Listed entries below:
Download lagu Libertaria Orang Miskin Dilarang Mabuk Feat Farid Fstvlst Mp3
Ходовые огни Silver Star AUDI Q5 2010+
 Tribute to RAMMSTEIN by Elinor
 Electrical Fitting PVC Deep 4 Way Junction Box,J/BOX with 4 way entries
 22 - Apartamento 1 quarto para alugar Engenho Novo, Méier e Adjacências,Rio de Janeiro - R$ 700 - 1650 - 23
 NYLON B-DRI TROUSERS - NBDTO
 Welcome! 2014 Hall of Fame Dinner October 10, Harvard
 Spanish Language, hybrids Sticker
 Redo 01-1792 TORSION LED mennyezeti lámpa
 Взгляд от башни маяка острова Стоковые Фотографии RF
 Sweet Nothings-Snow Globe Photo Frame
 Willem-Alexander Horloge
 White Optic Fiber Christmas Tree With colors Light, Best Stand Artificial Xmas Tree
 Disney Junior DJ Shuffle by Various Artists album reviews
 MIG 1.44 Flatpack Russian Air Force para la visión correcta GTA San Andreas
End of Listed entries.
**Action item**
Each line, starting with the one containing "Redo 01-1792 TORSION LED mennyezeti lámpa" and ending with the last line of the records above, should be reproduced exactly.

**Solution below**
 Redo 01-1792 TORSION LED mennyezeti lámpa
 Взгляд от башни маяка острова Стоковые Фотографии RF
 Sweet Nothings-Snow Globe Photo Frame
 Willem-Alexander Horloge
 White Optic Fiber Christmas Tree With colors Light, Best Stand Artificial Xmas Tree
 Disney Junior DJ Shuffle by Various Artists album reviews
 MIG 1.44 Flatpack Russian Air Force para la visión correcta GTA San Andreas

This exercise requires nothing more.